Curtis Gilbert | MPR News file

St. Paul Mayor Chris Coleman Tuesday laid out a 2017 budget plan that includes a 4 percent property tax bump and new spending for job creation, cops and fighting emerald ash borers.

The proposed property tax bump is a departure from the mayor's recent budget proposals. The owner of a $150,000 home in the city would be about $40 more in taxes and fees for the year, although that amount would vary. If approved by the City Council, it could be the biggest increase since 2012.

The tax hike would run significantly higher than last year's roughly 1 percent increase in annual consumer price index inflation. Coleman said inflation alone would have added $11 million to the budget for 2017, but the city is making adjustments next year to cut costs.

There is some new spending in the $562 million budget plan. One initiative is aimed at responding to a recent spike in gun violence.

"After two people were shot and killed at Indian Mounds Park in April, we came together as a community to face down this ongoing threat," Coleman said. "The proposed budget delivers on the promise I made that day to add five additional officers to the department, bringing the sworn complement to a historic 620, up from 576 officers when I became mayor over a decade ago."
****************************************
* Goal:
Reproduce the part of the passage on St. Paul's 2017 budget that opens with the words "The proposed property" and closes with "in gun violence.", replacing "budget plan" with "spending proposal" wherever it occurs in that part. The entries placed after this point are separate material and are unrelated to the passage.

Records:
****************************************
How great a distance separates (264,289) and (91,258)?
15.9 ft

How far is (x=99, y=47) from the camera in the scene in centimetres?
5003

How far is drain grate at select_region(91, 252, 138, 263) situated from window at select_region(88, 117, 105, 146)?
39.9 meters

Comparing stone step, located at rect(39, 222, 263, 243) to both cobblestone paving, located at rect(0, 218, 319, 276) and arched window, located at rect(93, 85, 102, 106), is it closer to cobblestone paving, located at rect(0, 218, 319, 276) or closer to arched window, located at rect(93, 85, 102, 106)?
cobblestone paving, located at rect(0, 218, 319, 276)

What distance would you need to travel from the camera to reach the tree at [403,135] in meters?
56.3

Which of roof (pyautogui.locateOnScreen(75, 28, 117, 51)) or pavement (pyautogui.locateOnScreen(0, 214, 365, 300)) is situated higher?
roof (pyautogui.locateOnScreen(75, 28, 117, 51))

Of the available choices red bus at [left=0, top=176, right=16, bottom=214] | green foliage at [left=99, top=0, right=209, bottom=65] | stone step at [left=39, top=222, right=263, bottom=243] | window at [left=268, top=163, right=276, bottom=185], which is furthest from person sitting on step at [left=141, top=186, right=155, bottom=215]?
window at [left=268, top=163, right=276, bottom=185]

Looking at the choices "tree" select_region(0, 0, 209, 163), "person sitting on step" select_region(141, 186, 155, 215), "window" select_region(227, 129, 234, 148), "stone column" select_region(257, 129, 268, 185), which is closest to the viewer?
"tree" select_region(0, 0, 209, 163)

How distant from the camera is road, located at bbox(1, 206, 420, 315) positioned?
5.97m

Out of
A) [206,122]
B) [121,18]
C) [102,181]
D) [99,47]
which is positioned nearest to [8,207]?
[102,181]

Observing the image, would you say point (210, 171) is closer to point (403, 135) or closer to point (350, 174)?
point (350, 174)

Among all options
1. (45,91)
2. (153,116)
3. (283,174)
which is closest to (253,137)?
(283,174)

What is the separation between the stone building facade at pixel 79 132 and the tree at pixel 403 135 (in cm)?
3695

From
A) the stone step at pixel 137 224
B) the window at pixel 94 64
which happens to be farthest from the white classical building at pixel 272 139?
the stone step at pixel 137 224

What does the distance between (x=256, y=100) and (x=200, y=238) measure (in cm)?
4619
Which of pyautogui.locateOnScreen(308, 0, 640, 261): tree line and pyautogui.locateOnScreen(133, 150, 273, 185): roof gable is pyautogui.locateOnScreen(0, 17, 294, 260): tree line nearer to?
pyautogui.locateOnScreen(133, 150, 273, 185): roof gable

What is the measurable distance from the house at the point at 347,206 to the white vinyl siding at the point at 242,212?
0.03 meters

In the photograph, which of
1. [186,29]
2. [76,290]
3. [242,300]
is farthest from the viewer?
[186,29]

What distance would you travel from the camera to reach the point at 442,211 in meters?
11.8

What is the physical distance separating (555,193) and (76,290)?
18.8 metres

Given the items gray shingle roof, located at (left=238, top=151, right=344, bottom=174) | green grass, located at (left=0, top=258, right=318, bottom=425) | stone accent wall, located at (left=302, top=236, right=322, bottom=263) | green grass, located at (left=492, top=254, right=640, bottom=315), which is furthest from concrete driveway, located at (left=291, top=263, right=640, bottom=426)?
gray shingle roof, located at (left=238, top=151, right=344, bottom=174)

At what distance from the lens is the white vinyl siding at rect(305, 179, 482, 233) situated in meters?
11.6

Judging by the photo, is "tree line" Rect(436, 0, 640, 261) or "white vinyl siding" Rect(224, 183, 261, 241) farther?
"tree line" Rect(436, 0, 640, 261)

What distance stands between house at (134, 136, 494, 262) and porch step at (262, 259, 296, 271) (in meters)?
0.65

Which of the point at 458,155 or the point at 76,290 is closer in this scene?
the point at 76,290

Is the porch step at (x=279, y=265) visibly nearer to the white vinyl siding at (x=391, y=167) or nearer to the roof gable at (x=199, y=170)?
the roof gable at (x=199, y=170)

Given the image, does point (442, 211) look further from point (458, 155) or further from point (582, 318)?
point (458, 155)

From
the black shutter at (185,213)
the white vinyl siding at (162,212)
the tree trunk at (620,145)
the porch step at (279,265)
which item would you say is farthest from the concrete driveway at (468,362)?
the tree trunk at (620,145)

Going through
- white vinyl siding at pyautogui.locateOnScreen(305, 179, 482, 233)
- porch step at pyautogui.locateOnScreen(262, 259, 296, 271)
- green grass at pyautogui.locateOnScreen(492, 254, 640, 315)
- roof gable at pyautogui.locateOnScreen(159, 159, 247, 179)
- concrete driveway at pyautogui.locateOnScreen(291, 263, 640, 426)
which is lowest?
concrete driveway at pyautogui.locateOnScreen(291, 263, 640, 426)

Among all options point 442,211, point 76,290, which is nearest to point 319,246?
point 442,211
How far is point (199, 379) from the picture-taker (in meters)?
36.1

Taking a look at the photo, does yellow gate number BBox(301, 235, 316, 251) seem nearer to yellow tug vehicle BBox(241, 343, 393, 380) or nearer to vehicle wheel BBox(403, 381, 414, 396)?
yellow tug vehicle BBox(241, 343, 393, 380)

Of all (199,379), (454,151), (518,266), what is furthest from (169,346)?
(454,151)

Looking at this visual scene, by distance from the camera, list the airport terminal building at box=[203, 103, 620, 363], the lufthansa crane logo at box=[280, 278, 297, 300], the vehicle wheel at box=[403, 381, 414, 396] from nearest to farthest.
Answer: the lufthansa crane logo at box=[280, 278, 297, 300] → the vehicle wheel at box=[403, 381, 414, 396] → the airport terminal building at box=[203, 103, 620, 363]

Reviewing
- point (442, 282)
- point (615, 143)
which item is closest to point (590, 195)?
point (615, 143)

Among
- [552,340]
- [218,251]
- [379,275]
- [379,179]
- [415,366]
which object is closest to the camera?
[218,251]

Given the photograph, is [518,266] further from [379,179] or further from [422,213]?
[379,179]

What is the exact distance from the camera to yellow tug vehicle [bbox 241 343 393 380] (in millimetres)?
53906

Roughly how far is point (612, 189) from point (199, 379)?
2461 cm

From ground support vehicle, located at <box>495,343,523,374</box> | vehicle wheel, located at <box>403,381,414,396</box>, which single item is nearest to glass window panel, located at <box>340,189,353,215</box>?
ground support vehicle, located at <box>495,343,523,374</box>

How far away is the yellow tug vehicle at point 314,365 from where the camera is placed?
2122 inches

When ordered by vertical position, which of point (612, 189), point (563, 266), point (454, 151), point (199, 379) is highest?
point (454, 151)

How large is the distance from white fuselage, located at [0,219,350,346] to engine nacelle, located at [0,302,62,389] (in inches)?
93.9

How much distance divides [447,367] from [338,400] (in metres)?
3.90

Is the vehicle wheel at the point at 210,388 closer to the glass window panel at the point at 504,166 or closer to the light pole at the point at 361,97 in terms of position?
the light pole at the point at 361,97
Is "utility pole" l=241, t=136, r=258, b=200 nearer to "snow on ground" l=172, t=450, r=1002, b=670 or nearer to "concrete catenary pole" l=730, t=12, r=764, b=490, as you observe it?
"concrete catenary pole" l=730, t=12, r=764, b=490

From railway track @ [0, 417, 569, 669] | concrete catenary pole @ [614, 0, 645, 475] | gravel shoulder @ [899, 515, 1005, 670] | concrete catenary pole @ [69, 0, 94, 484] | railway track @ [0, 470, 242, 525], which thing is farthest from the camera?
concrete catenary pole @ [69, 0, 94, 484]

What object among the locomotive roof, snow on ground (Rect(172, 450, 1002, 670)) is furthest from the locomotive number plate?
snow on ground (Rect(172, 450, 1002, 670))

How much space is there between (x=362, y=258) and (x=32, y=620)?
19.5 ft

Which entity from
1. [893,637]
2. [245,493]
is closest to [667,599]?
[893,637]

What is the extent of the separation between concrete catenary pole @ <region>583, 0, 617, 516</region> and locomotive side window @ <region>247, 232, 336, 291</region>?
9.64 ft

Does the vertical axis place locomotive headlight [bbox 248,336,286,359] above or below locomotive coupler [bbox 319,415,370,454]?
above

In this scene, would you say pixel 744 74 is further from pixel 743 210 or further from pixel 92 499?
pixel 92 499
****************************************
* Answer to this exercise:
The proposed property tax bump is a departure from the mayor's recent budget proposals. The owner of a $150,000 home in the city would be about $40 more in taxes and fees for the year, although that amount would vary. If approved by the City Council, it could be the biggest increase since 2012.

The tax hike would run significantly higher than last year's roughly 1 percent increase in annual consumer price index inflation. Coleman said inflation alone would have added $11 million to the budget for 2017, but the city is making adjustments next year to cut costs.

There is some new spending in the $562 million spending proposal. One initiative is aimed at responding to a recent spike in gun violence.